**Instructions for the task**
Copy out the data exactly, leaving the pictures behind.

**Data block**

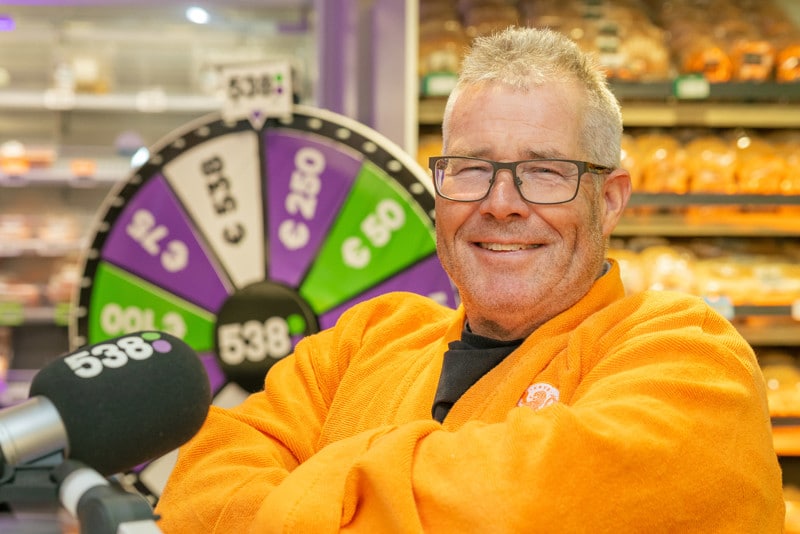 Radio 538 Trapt Het Wk Af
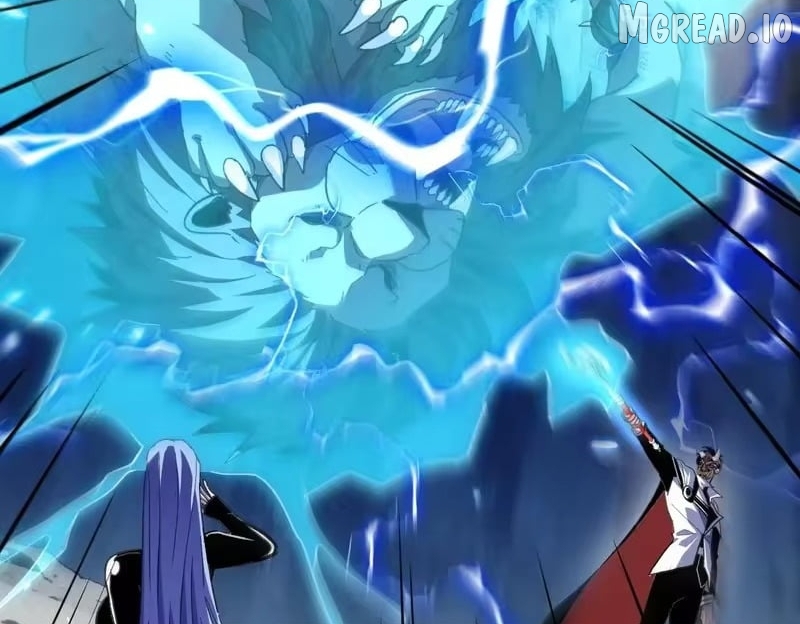 I Rely on My Invincibility to Deal Tons of Damage Passively! Chapter 167 - Page 172
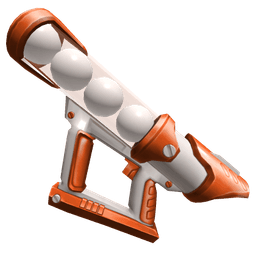 Bronze Snowcannon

**Exercise response**
 Radio 538 Trapt Het Wk Af
 I Rely on My Invincibility to Deal Tons of Damage Passively! Chapter 167 - Page 172
 Bronze Snowcannon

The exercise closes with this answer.